En ten slotte is er de zuidcluster met het Technologiepark in Zwijnaarde en Campus Merelbeke. Die zullen de faculteiten Diergeneeskunde, Ingenieurswetenschappen zonder de architectuur, Bio-ingenieurswetenschappen en Economie en Bedrijfskunde huisvesten. Die laatstgenoemde verlaat Campus Tweekerken in de binnenstad om onder andere financieringen van technologische projecten te vergemakkelijken. Deze beslissing betekent natuurlijk ook dat de campussen die zich niet in een van deze clusters bevinden, zoals Coupure, Dunant, Rommelaere, Mercator, Schoonmeersen en Heide, niet meer in gebruik zullen zijn anno 2050.

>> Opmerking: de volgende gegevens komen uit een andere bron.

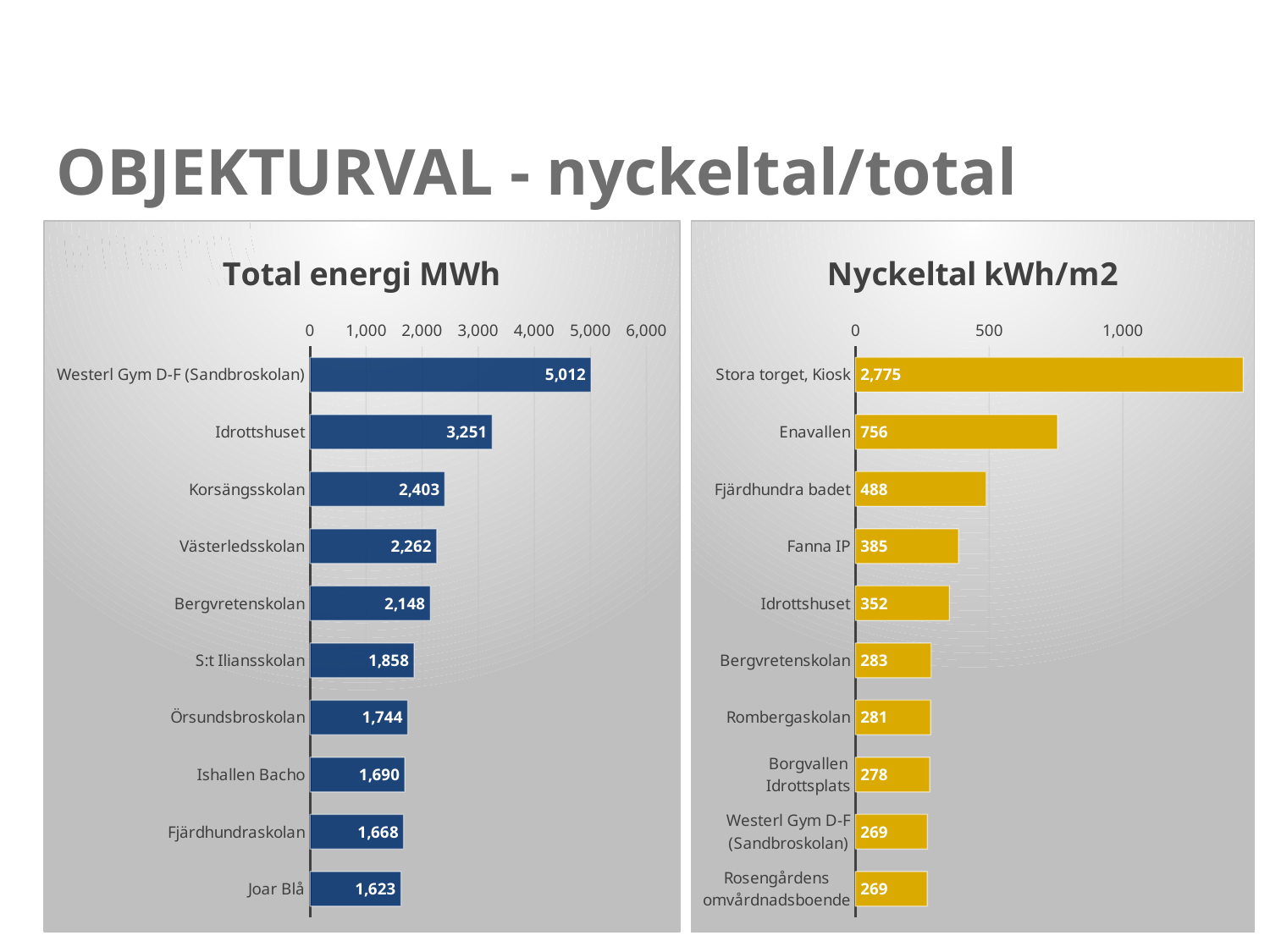
In the 'Total energi MWh' chart, which category has the lowest value? Joar Blå In the 'Total energi MWh' chart, how many categories are shown? 10 In the 'Total energi MWh' chart, what is the value for Idrottshuset? 3,251 In the 'Nyckeltal kWh/m2' chart, which category has the highest value? Stora torget, Kiosk What kind of chart is the 'Total energi MWh' chart? Bar chart In the 'Nyckeltal kWh/m2' chart, what is the difference between Stora torget, Kiosk and Enavallen? 2,019 In the 'Nyckeltal kWh/m2' chart, which is larger, Enavallen or Fanna IP? Enavallen In the 'Total energi MWh' chart, which category has the highest value? Westerl Gym D-F (Sandbroskolan) In the 'Nyckeltal kWh/m2' chart, what is the value for Fjärdhundra badet? 488 In the 'Total energi MWh' chart, what is the difference between Westerl Gym D-F (Sandbroskolan) and Idrottshuset? 1,761 What is the title of the chart on the right side of the slide? Nyckeltal kWh/m2 In the 'Nyckeltal kWh/m2' chart, is the value for Idrottshuset greater or less than 500? less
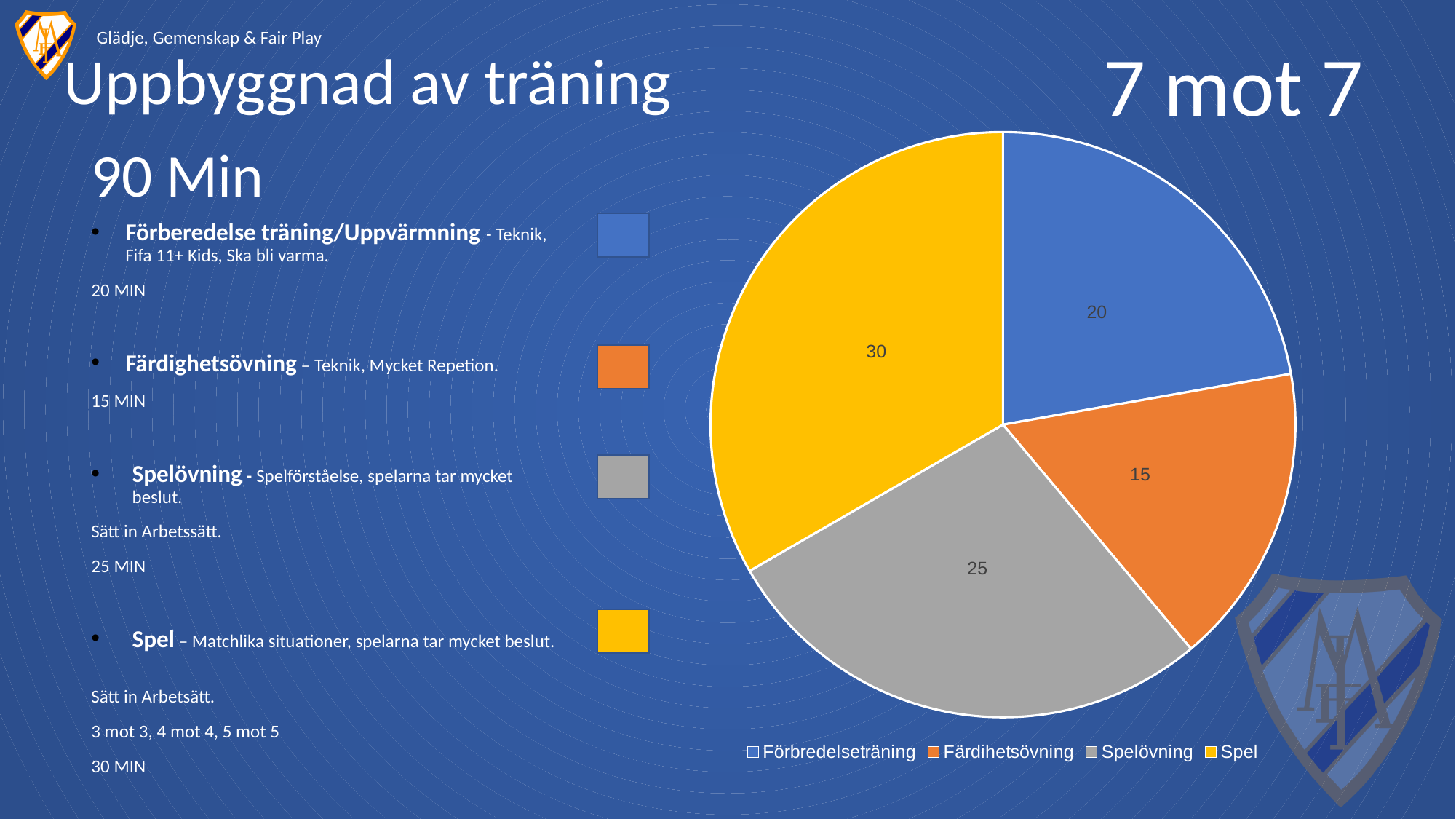
Which category has the largest slice in the pie chart? Spel What is the value for Förbredelseträning in the pie chart? 20 Which category has the smallest slice in the pie chart? Färdihetsövning What is the value for Spelövning in the pie chart? 25 What is the value for Spel in the pie chart? 30 Which is larger, the value for Spelövning or the value for Förbredelseträning? Spelövning What is the difference between the values for Spel and Färdihetsövning? 15 What share of the pie does the Spel slice represent? 33.3% What colour is the Spelövning slice in the pie chart? grey What kind of chart is shown on the slide? pie chart How many slices does the pie chart have? 4 What is the value for Färdihetsövning in the pie chart? 15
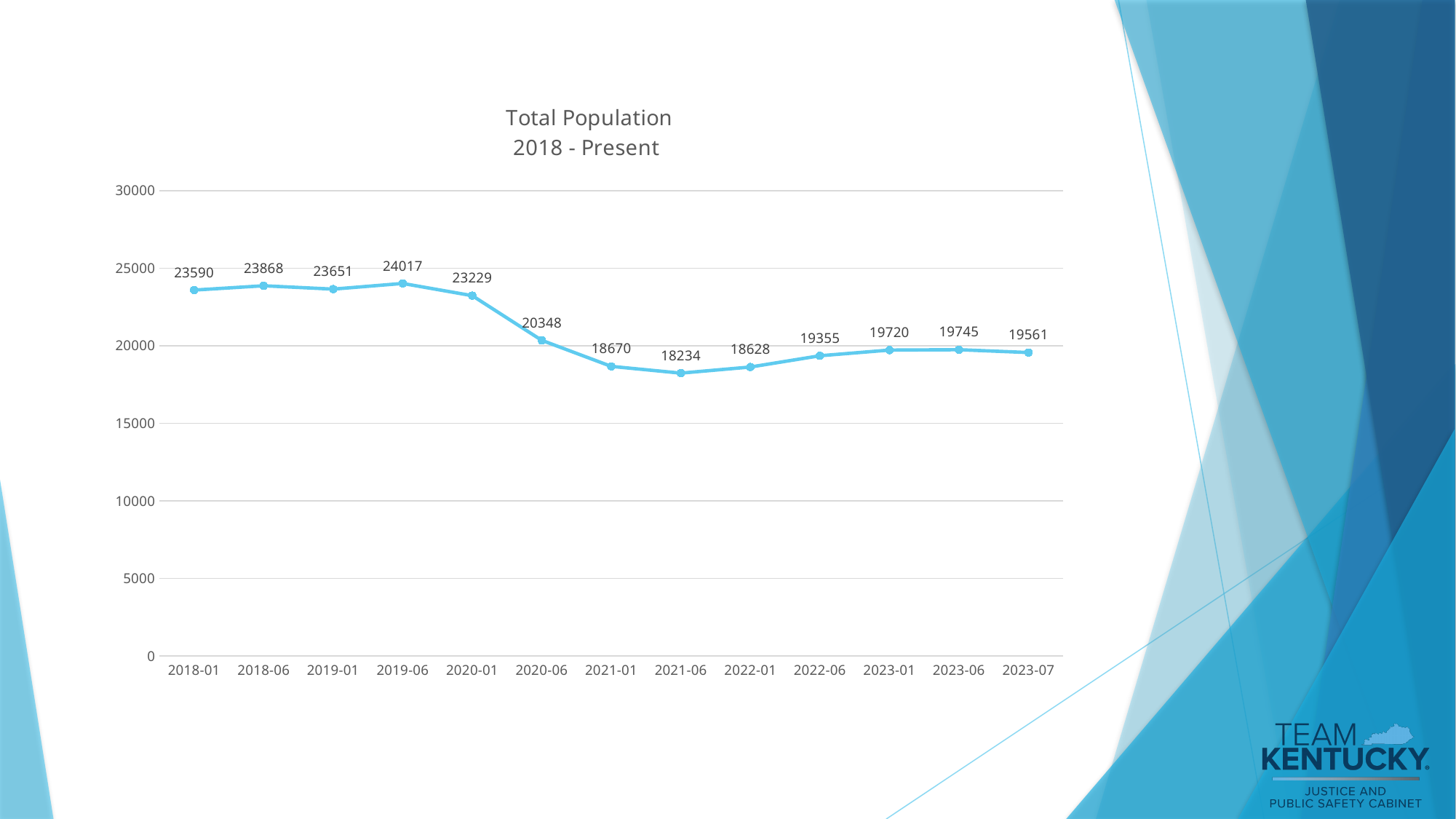
What is the total population value for 2023-07? 19561 What kind of chart is shown on the slide? Line chart What is the difference between the total population in 2018-01 and 2023-07? 4029 What is the total population value for 2019-06? 24017 What is the difference between the total population in 2020-01 and 2020-06? 2881 What is the total population value for 2021-06? 18234 Which date has the highest total population? 2019-06 Is the total population for 2020-06 greater or less than 20000? greater What is the title of the chart? Total Population 2018 - Present Which date has the lowest total population? 2021-06 How many data points are plotted on the chart? 13 Which is larger, the total population in 2022-06 or in 2023-01? 2023-01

De grote ambitie van deze clusters lijkt te zijn om toevallige ontmoetingen te faciliteren, die op hun beurt dan weer tot samenwerking en wetenschappelijke creativiteit zouden leiden. Als we echter zien dat je te voet 25 minuten onderweg bent om van Campus Aula naar Ledeganck te gaan en je zelfs een uur mag wandelen om van Campus Merelbeke tot in het Technologiepark te geraken, kunnen er zeker vragen gesteld worden bij dit ideaalbeeld. Het is uiteraard afwachten hoe die open campussen eruit zullen zien.
Kom naar de les!
Na de uitleg over deze geplande verhuizen, begint de rector een ander pleidooi over de toekomst. In niet zo malse woorden verzekert Van de Walle ons dat UGent geen afstandsuniversiteit is en dat nooit zal worden. Dat lijkt een duidelijke verwijzing naar het debat over lesopnames, en de bezorgdheid van proffen dat lesopnames studenten uit de les houden. Je kan je wel afvragen of er echt gepleit werd om van UGent een 'virtuele wereld' te maken, zoals de rector lijkt te suggereren. Hij plaatst zich op die manier nogmaals in het kamp dat de vrijheid van de docenten om al dan niet voor lesopnames te kiezen op de eerste plaats zet. De rector pleit er wel voor om digitale technologie toe te passen wanneer die het leerproces bevordert. Hoe dat gegarandeerd zal worden in een situatie waar de docent onafhankelijk mag beslissen, is onduidelijk. Verder in de speech roept de rector studenten ook expliciet op om naar de les te komen, omdat interactie het onderwijs ten goede zou komen. Verder zou het naar lessen gaan bevorderend zijn voor het planningsvermogen van studenten.
Doen we al genoeg?
Een volgende aandachtspunt is het tekort aan hoogopgeleiden in het werkveld en de toegang tot de universiteit. "Iedereen die over de nodige talenten beschikt, moet toegang hebben tot het hoger onderwijs", klinkt het. Of het hoger onderwijs voldoende doet om talenten te laten ontplooien zodra ze studeren, wordt niet besproken. De rector maakt er ook een punt van om de universiteiten en hogescholen op gelijke voet te zetten. "Wij moeten af van het idee dat universitaire opleidingen per definitie beter zijn dan hogeschoolopleidingen. Universitaire en hogeschoolopleidingen zijn evenwaardig. Weliswaar verschillend, maar evenwaardig."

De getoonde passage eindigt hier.